You know when you're truly blessed when you can appreciate the small things of life. Fall always makes me thankful that I can hear the leaves blow around, see the vibrant color of the leaves, and feel the chill of the first real cold blast from the North.

I was packing up my personal things from my office when I found an old small acorn (about an inch and a half tall) that I've had for about 6 years now. That acorn is important to me because it reminded me that no matter how bad my day is, or how much I've been through, I can always get through it and see that tomorrow still has promise. I've almost always been an optimistic person, and during the one time in my life when I wasn't, this acorn was a small thing I noticed one day after realizing that today was better than that yesterday. Which at that time was a huge deal. I felt like I had broken the cycle, or at least interrupted it and that I knew I was returning to myself again. I was able to appreciate life's little treasures again, and that's why I would have found the acorn on that day but may not have found it the week before.

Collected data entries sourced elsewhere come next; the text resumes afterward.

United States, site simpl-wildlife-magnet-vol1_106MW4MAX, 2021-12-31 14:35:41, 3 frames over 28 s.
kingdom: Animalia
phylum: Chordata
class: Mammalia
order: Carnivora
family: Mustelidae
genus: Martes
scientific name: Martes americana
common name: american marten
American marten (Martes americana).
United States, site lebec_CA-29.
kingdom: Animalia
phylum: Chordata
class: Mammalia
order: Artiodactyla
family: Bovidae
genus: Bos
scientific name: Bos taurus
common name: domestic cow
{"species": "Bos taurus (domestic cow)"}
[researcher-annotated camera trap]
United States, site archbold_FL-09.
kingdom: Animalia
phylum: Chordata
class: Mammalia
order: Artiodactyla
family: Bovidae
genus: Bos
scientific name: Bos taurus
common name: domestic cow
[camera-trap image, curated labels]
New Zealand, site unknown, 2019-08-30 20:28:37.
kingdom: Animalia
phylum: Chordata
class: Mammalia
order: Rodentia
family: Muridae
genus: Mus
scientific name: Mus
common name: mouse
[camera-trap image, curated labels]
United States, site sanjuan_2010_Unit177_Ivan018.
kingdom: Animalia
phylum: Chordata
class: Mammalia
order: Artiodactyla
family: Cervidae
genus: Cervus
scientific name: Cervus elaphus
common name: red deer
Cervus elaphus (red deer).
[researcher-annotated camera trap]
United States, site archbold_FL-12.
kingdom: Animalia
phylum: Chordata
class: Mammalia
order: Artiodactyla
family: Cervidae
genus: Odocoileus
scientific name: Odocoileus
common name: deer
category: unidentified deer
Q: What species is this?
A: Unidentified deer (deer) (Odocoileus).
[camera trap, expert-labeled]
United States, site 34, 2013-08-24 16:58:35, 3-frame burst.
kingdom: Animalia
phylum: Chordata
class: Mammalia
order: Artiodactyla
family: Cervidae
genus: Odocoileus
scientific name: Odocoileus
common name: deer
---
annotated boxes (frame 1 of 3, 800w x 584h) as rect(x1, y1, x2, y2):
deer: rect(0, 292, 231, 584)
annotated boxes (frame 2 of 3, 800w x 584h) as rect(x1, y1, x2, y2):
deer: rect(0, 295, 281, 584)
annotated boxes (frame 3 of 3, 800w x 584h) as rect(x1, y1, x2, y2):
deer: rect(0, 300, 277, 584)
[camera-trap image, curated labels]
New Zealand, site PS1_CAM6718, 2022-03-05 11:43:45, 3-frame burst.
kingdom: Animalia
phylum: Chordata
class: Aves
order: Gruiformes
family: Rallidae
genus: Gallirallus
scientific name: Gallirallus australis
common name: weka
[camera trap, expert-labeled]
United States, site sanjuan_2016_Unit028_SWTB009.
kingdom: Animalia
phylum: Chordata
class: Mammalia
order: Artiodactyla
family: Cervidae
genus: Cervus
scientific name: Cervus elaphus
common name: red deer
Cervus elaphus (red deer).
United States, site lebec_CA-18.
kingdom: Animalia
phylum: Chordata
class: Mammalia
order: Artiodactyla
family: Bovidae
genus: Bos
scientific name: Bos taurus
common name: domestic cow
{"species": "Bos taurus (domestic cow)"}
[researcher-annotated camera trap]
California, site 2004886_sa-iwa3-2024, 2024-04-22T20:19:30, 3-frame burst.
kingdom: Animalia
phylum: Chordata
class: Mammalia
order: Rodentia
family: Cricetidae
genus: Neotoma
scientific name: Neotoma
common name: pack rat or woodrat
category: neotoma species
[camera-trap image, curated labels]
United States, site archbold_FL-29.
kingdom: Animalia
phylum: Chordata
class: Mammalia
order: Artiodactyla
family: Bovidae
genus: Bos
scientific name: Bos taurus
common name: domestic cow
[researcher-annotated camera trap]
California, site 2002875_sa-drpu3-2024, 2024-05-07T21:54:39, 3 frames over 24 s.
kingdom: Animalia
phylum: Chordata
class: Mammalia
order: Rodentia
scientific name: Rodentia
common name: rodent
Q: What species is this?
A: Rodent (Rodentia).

I've kept that acorn because it reminds me of where I've been and how I made it through it.

Thursday, July 23, 2009

Challenges

Everyone faces challenges in life. To me, to be challenged in my life is to remind me that life isn't easy and also that I'm going through this to prepare me for something else in my life. That isn't always easy to swallow, depending on the situation. There have been times when I couldn't see anything but down where the phrase "What doesn't kill you only makes you stronger" or "God doesn't put you through anything you can't handle" would actually put me in a fit of rage. I know that's hard for some people to understand but when you are way above your personal limit for what you can deal with at a particular time that's what it feels like. And for that reason I try not to say those things to people because you never really truly know what someone is going through. Fortunately I'm way past that point in my life, that was a long time ago, and I hope I won't ever be at that point again.

Right now I know the most important thing for me to do is to keep believing in myself. Sometimes when your goal is so close to you it feels like you're looking at it from very very far away. What's interesting about seeing what's going on with my project right now, I feel like I can take it. Regardless of the result, no matter how I have to write it up to get published (as in altering my hypothesis to fit the model, not alter the data), I can do it. I will be successful. And then I'll have earned it. And even in if the whole project goes down the toilet, I'll still have done something worth doing by working on this project.